■ **INPUT DATA**
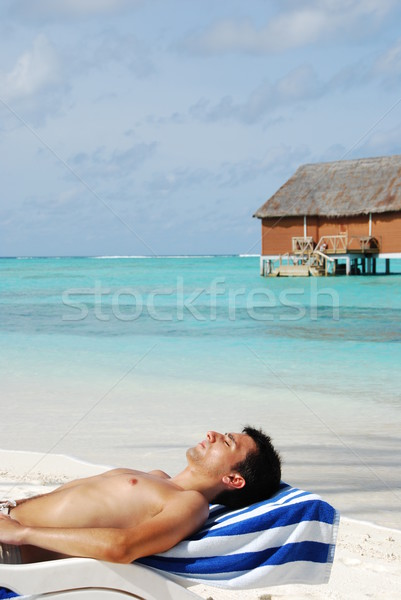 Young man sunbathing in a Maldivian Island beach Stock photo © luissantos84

* * *

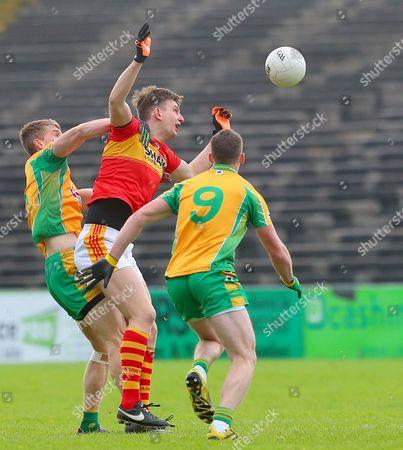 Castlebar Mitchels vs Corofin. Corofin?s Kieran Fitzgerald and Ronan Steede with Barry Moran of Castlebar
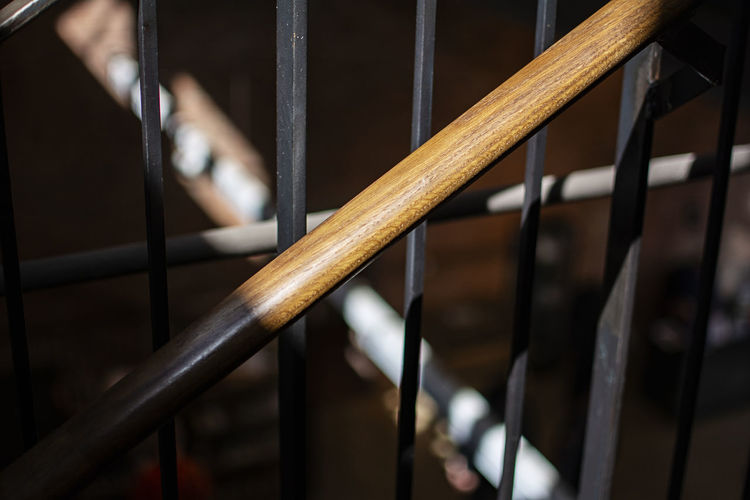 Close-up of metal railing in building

■ **WHAT YOU WILL DO**
Exactly the lines starting at the one above with "Castlebar Mitchels vs" and ending at the one with "Close-up of metal railing in building" should be printed, and nothing else. Omit the pictures.

■ **RESULT**
 Castlebar Mitchels vs Corofin. Corofin?s Kieran Fitzgerald and Ronan Steede with Barry Moran of Castlebar
 Close-up of metal railing in building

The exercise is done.